▸ Objective
Render the entries below as a numbered list, omitting blank lines: begin at the line that contains "Is window pane, located" and continue through the end of the entries. Leave the pictures out of the answer.

▸ Material supplied
____

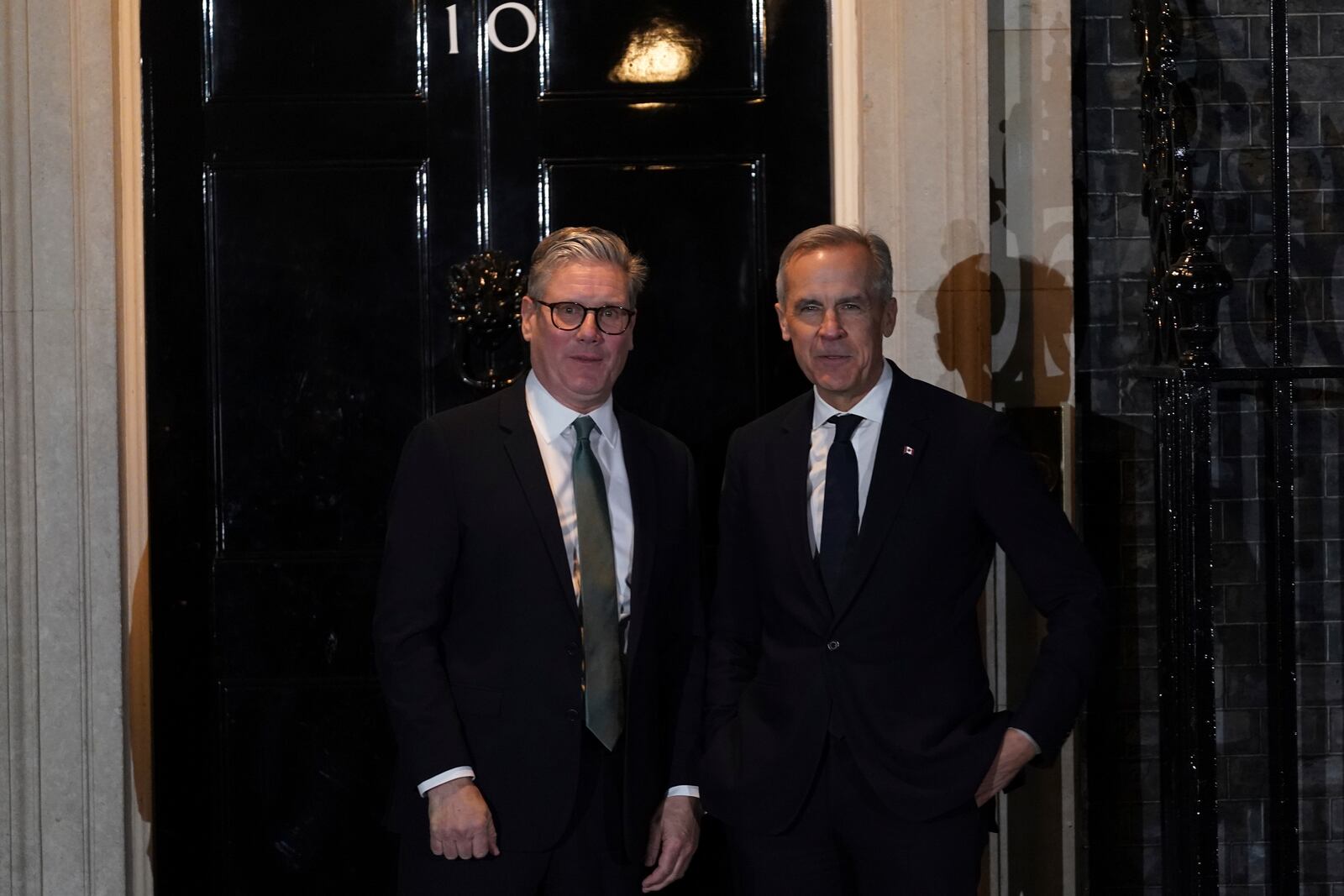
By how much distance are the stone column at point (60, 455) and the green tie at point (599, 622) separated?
142cm

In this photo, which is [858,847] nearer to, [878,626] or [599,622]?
[878,626]

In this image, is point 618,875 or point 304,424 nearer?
point 618,875

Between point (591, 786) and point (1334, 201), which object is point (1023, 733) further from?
point (1334, 201)

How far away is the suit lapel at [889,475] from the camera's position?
101 inches

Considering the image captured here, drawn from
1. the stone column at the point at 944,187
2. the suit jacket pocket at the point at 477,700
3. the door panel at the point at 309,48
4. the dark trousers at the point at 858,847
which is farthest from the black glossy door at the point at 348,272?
the dark trousers at the point at 858,847

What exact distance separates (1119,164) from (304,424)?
2.28 metres

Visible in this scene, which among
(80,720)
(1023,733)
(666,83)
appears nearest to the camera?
(1023,733)

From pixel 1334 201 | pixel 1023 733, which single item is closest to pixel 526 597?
pixel 1023 733

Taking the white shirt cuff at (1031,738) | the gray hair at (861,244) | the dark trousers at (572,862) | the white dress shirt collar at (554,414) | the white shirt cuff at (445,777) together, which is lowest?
the dark trousers at (572,862)

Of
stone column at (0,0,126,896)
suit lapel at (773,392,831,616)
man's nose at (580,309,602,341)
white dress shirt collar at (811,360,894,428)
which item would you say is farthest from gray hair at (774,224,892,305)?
stone column at (0,0,126,896)

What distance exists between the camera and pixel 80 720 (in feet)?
11.1

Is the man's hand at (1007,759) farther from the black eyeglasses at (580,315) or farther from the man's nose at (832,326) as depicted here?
the black eyeglasses at (580,315)

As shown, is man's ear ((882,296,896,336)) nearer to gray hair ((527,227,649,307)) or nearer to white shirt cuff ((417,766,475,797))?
gray hair ((527,227,649,307))

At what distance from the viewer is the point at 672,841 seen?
272 centimetres
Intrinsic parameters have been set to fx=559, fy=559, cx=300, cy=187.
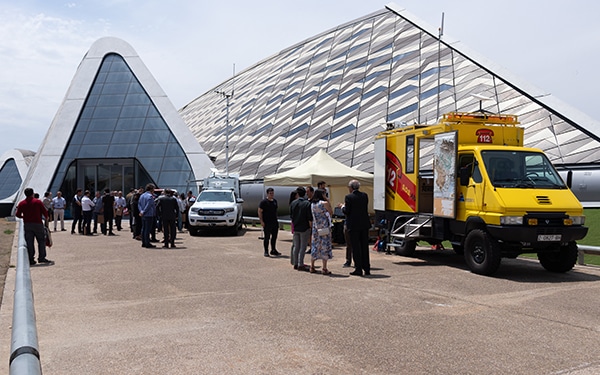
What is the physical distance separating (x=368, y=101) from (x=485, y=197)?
2056 cm

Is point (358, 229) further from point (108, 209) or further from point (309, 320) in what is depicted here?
point (108, 209)

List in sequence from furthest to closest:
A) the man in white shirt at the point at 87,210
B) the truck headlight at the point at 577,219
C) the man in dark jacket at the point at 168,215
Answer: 1. the man in white shirt at the point at 87,210
2. the man in dark jacket at the point at 168,215
3. the truck headlight at the point at 577,219

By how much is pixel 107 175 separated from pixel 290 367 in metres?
28.6

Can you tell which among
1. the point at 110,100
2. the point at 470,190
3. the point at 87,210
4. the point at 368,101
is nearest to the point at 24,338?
the point at 470,190

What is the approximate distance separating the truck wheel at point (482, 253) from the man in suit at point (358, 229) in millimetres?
2042

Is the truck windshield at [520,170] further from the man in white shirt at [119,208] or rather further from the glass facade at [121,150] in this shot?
the glass facade at [121,150]

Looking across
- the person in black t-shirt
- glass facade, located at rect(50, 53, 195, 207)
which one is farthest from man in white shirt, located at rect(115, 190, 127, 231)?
the person in black t-shirt

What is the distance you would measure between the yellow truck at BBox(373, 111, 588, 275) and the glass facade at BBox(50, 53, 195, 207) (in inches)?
749

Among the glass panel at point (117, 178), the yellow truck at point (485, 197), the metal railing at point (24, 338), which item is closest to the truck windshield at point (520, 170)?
the yellow truck at point (485, 197)

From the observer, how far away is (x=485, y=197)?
1084cm

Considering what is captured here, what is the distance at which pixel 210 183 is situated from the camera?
961 inches

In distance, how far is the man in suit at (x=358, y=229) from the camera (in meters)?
10.8

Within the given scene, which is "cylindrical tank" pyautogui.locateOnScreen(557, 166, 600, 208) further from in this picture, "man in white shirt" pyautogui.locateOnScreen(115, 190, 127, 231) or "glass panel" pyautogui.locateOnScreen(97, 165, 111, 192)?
"glass panel" pyautogui.locateOnScreen(97, 165, 111, 192)

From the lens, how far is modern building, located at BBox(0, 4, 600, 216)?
84.7 ft
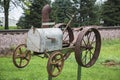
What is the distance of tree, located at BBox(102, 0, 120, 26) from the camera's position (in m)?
39.5

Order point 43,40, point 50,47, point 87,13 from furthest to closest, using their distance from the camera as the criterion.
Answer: point 87,13 < point 50,47 < point 43,40

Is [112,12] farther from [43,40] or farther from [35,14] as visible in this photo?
[43,40]

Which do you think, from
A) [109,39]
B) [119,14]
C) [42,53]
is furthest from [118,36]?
[42,53]

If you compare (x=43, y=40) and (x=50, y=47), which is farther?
(x=50, y=47)

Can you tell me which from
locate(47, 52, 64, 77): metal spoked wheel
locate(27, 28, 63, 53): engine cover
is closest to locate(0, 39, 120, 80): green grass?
locate(27, 28, 63, 53): engine cover

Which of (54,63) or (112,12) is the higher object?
(112,12)

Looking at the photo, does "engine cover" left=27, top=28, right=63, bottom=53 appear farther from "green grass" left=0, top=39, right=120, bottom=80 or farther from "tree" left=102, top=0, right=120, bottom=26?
"tree" left=102, top=0, right=120, bottom=26

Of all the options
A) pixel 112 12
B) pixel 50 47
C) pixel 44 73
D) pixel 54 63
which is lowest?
pixel 44 73

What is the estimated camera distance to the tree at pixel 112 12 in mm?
39500

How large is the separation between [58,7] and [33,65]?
27.8 meters

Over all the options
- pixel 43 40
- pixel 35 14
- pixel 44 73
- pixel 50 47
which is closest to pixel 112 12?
pixel 35 14

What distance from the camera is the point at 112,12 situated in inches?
1571

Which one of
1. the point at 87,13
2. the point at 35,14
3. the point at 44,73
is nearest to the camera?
the point at 44,73

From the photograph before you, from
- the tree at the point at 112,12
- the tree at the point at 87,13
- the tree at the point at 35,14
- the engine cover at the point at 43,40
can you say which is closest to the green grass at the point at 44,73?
the engine cover at the point at 43,40
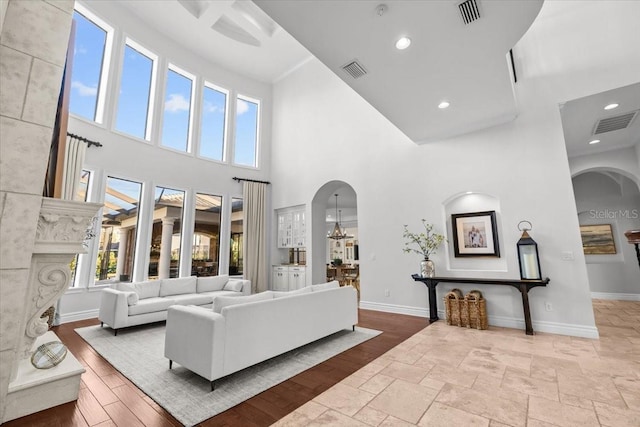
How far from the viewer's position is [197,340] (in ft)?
8.57

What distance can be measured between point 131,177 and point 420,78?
5996 mm

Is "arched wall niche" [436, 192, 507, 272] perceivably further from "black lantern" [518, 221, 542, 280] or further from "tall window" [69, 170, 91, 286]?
"tall window" [69, 170, 91, 286]

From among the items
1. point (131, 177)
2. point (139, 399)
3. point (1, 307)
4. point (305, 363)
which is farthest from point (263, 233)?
point (1, 307)

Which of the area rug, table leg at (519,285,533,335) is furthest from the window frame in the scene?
table leg at (519,285,533,335)

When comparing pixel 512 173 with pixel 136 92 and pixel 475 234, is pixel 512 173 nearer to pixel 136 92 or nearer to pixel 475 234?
pixel 475 234

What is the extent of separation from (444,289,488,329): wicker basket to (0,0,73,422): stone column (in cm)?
497

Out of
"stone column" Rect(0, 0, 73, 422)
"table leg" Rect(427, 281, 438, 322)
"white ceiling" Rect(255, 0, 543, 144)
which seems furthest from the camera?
"table leg" Rect(427, 281, 438, 322)

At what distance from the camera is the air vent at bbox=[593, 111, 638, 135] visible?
15.0 ft

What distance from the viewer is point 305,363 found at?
3.06m

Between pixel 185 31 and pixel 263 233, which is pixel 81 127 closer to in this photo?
pixel 185 31

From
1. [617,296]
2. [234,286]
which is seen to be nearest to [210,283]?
[234,286]

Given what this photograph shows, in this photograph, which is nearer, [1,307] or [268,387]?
[1,307]

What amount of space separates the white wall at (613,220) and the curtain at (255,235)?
26.6 feet

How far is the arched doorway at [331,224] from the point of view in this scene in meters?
7.23
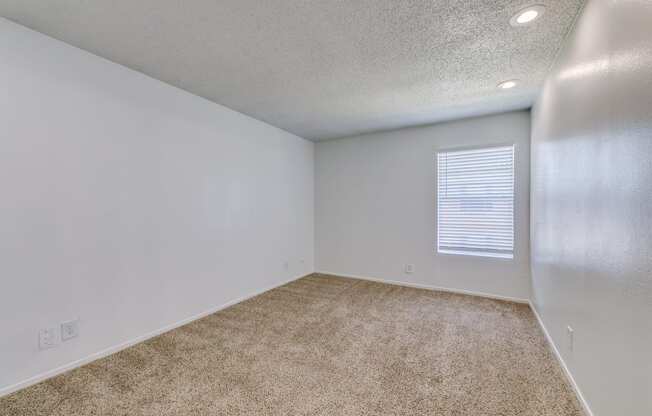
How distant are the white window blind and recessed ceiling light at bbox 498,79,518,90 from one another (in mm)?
1022

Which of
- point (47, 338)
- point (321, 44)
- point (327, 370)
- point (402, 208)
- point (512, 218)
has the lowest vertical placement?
point (327, 370)

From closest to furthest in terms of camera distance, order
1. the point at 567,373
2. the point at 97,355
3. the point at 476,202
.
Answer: the point at 567,373, the point at 97,355, the point at 476,202

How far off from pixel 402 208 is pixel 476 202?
0.99 m

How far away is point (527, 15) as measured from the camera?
5.61 feet

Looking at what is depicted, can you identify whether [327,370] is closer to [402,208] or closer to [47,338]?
[47,338]

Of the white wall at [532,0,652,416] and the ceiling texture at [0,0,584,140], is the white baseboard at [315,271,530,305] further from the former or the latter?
the ceiling texture at [0,0,584,140]

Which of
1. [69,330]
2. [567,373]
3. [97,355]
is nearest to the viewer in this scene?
[567,373]

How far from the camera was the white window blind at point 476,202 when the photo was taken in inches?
140

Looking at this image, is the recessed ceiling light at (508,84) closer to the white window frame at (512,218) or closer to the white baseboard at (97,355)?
the white window frame at (512,218)

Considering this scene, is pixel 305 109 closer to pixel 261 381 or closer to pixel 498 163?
pixel 498 163

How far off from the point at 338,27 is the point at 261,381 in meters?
2.45

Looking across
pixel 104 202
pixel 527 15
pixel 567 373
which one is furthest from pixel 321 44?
pixel 567 373

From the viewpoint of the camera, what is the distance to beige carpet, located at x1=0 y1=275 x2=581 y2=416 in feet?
5.52

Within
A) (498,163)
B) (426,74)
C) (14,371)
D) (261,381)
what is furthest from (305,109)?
(14,371)
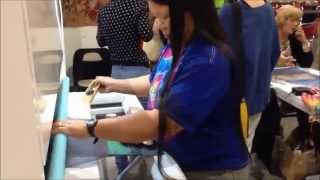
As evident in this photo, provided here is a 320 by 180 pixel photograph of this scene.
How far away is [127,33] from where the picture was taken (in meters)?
2.41

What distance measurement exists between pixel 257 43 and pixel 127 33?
0.90 meters

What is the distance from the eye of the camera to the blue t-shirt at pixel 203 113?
0.93 metres

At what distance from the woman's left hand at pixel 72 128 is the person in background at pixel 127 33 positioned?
4.91ft

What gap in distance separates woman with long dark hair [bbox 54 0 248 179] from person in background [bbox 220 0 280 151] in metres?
0.65

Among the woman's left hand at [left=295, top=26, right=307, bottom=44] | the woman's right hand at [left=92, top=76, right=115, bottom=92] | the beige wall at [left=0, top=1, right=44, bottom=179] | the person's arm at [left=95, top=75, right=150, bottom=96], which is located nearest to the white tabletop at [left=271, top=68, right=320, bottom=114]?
the woman's left hand at [left=295, top=26, right=307, bottom=44]

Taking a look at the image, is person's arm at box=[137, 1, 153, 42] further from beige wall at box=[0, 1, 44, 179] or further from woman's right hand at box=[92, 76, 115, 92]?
beige wall at box=[0, 1, 44, 179]

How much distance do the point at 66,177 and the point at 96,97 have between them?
569 millimetres

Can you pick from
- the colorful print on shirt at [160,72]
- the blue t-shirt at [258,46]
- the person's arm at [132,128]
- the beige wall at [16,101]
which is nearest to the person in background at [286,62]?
the blue t-shirt at [258,46]

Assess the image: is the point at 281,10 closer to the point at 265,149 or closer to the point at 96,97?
the point at 265,149

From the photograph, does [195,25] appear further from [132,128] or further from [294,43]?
[294,43]

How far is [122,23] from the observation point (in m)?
2.38

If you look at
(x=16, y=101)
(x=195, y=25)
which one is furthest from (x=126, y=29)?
(x=16, y=101)

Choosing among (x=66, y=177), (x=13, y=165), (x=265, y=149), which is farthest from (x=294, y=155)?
(x=13, y=165)

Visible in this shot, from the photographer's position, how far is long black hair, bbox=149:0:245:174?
3.12 ft
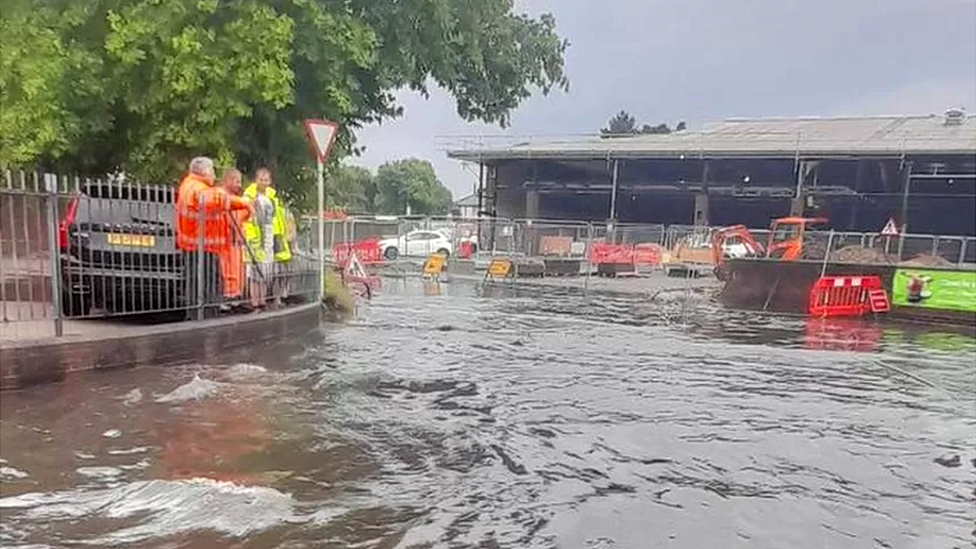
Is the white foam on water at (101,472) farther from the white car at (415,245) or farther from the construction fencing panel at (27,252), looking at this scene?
the white car at (415,245)

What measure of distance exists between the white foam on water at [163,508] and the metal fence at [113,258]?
3.41 metres

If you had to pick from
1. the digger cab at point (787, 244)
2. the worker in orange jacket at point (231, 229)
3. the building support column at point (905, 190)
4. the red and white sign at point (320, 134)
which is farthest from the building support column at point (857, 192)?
the worker in orange jacket at point (231, 229)

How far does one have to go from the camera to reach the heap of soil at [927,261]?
729 inches

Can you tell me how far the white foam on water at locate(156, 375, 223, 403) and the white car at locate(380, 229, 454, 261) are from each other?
85.1 feet

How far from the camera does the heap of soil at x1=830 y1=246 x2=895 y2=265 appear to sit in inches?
794

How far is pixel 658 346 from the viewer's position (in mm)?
11812

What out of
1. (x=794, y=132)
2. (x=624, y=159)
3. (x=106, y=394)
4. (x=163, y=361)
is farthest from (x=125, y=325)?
(x=794, y=132)

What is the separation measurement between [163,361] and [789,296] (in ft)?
Result: 49.1

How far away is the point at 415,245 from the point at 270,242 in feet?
78.4

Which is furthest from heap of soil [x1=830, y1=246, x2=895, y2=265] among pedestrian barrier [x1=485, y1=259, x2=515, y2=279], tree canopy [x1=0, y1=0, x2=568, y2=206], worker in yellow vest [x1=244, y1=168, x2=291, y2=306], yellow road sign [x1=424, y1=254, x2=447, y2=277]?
worker in yellow vest [x1=244, y1=168, x2=291, y2=306]

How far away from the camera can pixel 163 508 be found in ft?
14.1

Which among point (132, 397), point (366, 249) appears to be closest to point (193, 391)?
point (132, 397)

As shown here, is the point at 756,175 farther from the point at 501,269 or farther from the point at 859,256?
the point at 859,256

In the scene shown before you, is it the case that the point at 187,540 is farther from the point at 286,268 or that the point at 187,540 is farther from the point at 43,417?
the point at 286,268
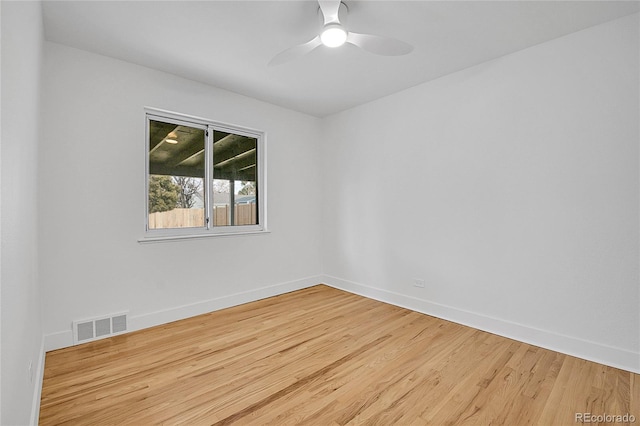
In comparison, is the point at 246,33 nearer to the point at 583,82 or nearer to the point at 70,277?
the point at 70,277

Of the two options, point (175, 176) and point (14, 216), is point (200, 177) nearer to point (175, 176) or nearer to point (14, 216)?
point (175, 176)

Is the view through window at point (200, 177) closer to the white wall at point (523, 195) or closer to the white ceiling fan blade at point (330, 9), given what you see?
the white wall at point (523, 195)

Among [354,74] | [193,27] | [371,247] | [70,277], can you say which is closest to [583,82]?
[354,74]

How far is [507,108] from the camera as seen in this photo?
2762mm

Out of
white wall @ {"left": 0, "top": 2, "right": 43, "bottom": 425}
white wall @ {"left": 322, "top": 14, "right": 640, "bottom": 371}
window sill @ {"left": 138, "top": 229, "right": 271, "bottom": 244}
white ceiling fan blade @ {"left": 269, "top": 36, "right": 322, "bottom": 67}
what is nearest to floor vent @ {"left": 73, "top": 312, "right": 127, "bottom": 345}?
window sill @ {"left": 138, "top": 229, "right": 271, "bottom": 244}

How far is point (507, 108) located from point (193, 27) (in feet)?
9.04

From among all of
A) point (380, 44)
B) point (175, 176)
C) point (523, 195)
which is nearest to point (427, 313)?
point (523, 195)

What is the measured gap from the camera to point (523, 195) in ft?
8.77

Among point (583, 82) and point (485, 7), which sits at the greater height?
point (485, 7)

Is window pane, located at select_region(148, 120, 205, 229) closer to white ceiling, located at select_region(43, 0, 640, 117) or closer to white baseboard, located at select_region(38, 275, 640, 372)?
white ceiling, located at select_region(43, 0, 640, 117)

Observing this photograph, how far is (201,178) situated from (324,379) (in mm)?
2496

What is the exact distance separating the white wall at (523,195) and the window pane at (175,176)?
211cm

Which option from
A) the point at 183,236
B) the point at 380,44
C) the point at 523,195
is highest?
the point at 380,44

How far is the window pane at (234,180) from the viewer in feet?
11.9
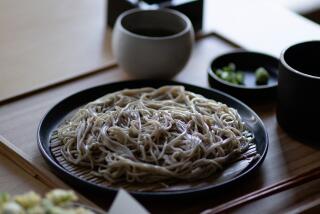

____

▸ Solution for this task
1. Is window pane, located at select_region(148, 120, 205, 229) closer to white ceiling, located at select_region(43, 0, 640, 117) or closer to white baseboard, located at select_region(38, 275, 640, 372)?
2. white ceiling, located at select_region(43, 0, 640, 117)
3. Observing this photograph, how far is (201,178) situated from (324,379) (in mm)?
4. 2496
5. What is the exact distance separating the white wall at (523,195) and the window pane at (175,176)?
6. 211cm
7. Which option from
8. A) the point at 183,236
9. B) the point at 380,44
10. C) the point at 523,195
11. is highest?
12. the point at 380,44
13. How far is the window pane at (234,180) from the viewer in feet?
14. 11.9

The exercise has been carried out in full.